Go into settings and uncheck auto retrieve or you'll continue to have the problem . Just download it when you turn data back on.

Sent from my Galaxy Nexus using Tapatalk 2


----------



## philsfan (Dec 9, 2011)

gsxraddict said:


> Go into settings and uncheck auto retrieve or you'll continue to have the problem . Just download it when you turn data back on.
> 
> Sent from my Galaxy Nexus using Tapatalk 2


can you help me find this in settings? I figured it would be under network but i can't find it. I know i've seen it in there before...

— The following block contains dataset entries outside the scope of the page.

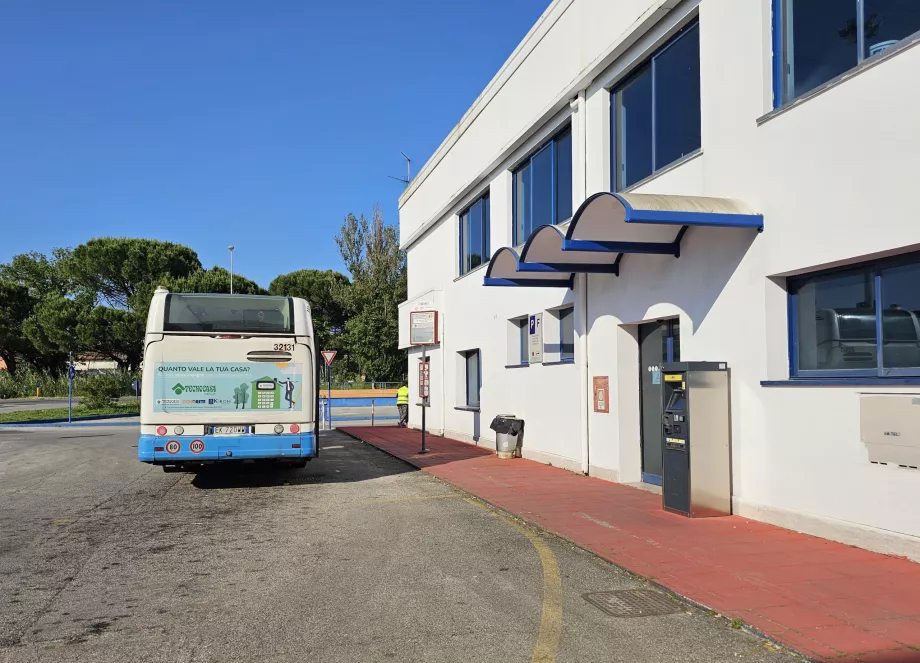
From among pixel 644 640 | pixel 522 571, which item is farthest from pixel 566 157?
pixel 644 640

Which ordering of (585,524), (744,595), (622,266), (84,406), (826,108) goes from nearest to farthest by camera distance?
(744,595), (826,108), (585,524), (622,266), (84,406)

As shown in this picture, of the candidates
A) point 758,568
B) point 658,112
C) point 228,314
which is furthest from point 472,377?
point 758,568

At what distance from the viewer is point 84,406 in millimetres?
38156

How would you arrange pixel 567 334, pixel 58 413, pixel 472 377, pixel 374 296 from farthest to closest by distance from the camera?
pixel 374 296, pixel 58 413, pixel 472 377, pixel 567 334

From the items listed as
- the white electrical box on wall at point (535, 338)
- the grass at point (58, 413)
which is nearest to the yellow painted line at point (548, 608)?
the white electrical box on wall at point (535, 338)

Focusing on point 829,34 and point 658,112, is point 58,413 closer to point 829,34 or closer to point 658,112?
point 658,112

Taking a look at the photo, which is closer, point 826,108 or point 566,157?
point 826,108

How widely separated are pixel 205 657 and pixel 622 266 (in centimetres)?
867

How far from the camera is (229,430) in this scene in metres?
11.2

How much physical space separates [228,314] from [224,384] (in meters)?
1.12

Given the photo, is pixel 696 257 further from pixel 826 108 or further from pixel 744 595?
pixel 744 595

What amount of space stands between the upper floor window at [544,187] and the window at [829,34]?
5401 mm

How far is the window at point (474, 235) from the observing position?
18.5 m

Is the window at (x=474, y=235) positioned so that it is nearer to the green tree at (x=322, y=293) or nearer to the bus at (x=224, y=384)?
the bus at (x=224, y=384)
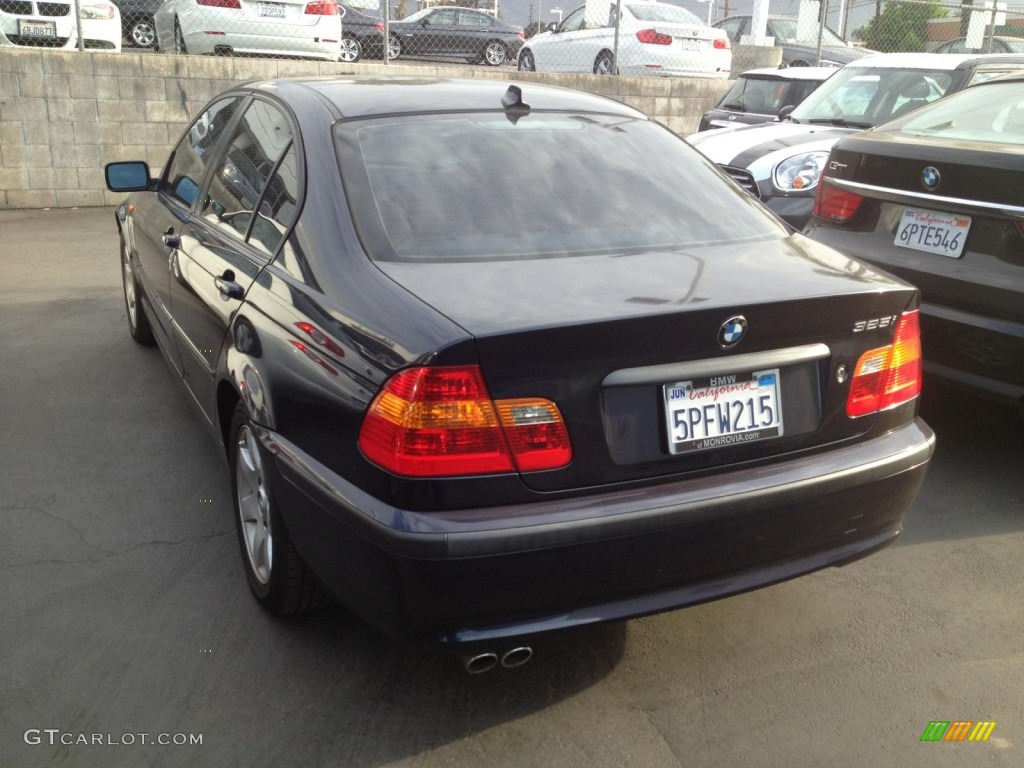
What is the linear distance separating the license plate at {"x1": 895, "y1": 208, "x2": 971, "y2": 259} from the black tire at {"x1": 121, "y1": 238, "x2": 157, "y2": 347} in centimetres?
369

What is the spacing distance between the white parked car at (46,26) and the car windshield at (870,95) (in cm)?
701

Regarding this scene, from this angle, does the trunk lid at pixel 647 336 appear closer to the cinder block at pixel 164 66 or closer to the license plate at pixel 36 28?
the cinder block at pixel 164 66

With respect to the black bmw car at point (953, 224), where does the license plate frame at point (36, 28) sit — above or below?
above

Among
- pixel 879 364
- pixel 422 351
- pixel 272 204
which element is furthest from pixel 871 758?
pixel 272 204

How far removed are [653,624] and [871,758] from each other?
0.76m

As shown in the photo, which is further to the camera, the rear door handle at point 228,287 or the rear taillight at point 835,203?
the rear taillight at point 835,203

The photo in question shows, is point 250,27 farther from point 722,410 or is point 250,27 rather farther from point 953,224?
point 722,410

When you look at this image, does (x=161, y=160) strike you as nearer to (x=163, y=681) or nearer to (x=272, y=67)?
(x=272, y=67)

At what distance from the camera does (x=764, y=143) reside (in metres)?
7.20

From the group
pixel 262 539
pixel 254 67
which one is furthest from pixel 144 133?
pixel 262 539

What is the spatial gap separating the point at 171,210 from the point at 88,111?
22.3 feet

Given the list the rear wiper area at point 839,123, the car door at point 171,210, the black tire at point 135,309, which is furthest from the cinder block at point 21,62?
the rear wiper area at point 839,123

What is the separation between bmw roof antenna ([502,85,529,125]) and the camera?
336cm

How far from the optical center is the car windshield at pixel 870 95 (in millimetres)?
7859
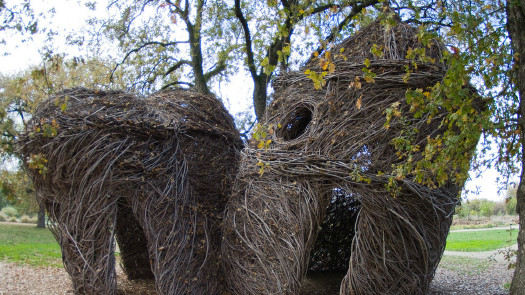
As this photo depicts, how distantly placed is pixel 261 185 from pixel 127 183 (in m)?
1.83

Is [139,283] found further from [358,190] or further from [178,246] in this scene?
[358,190]

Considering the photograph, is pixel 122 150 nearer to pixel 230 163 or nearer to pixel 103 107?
pixel 103 107

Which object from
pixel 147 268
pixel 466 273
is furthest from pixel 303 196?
pixel 466 273

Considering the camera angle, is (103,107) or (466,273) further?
(466,273)

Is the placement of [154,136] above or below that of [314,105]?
below

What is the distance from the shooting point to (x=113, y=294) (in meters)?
5.82

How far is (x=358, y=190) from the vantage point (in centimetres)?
540

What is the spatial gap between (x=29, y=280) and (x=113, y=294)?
4.53m

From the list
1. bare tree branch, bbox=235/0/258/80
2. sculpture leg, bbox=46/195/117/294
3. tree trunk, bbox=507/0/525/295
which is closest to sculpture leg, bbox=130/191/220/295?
sculpture leg, bbox=46/195/117/294

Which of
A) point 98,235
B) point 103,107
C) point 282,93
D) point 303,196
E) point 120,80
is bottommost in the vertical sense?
point 98,235

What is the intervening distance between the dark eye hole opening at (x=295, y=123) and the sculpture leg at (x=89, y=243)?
8.68 ft

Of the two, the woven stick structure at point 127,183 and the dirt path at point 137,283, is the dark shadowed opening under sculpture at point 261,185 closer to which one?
the woven stick structure at point 127,183

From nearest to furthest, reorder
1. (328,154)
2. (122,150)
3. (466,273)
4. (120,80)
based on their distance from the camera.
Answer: (328,154) < (122,150) < (466,273) < (120,80)

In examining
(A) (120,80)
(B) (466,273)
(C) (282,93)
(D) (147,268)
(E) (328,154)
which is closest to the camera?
(E) (328,154)
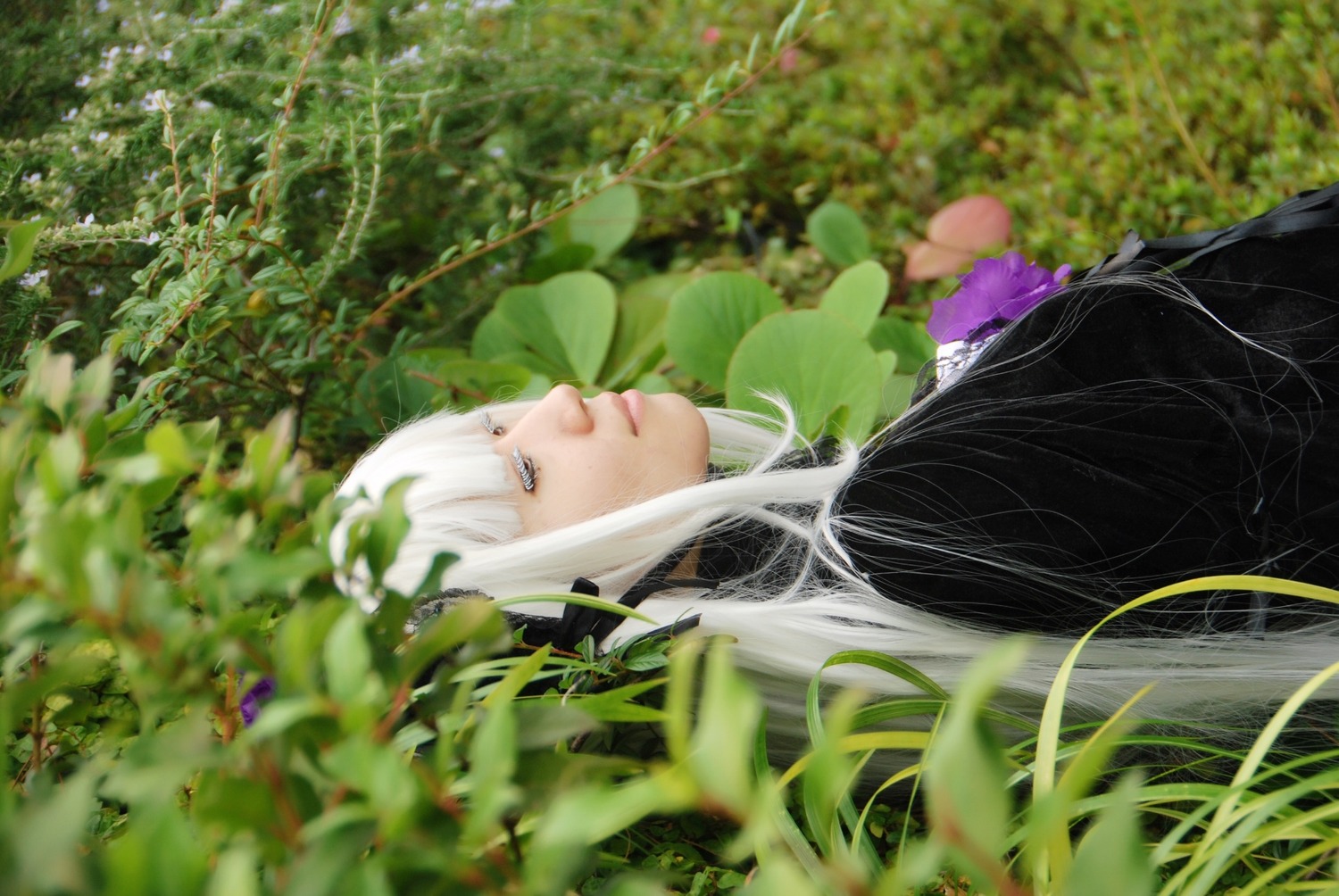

but will this make you always have to manually "download" every MMS? not a huge deal if it helps with problem OP addressed, bc this happens to me sometimes too. And i hate it, especially when an iPhoner sends something and I don't get it and I have to hear "android sucks get an iphone" crap


----------



## iNate71 (Dec 28, 2011)

Go to your Mms app, go to Settings, then under MMS Settings, select "Auto Retrieve MMS" to "OFF".


----------



## milan616 (Jun 21, 2011)

I'm a Handcent user and it always offers the download button for any MMS that hasn't been retrieved yet. However, be aware that it may be your provider not storing the message for download for very long.


----------



## gsxraddict (Jul 16, 2011)

philsfan said:


> can you help me find this in settings? I figured it would be under network but i can't find it. I know i've seen it in there before...
> 
> but will this make you always have to manually "download" every MMS? not a huge deal if it helps with problem OP addressed, bc this happens to me sometimes too. And i hate it, especially when an iPhoner sends something and I don't get it and I have to hear "android sucks get an iphone" crap


You will have to manually download it. Better to manually do it then not get it or have it resent. I don't get why it doesn't behave this way by default if data isn't connected but this is how I've been dealing with it.

Sent from my Galaxy Nexus using Tapatalk 2


----------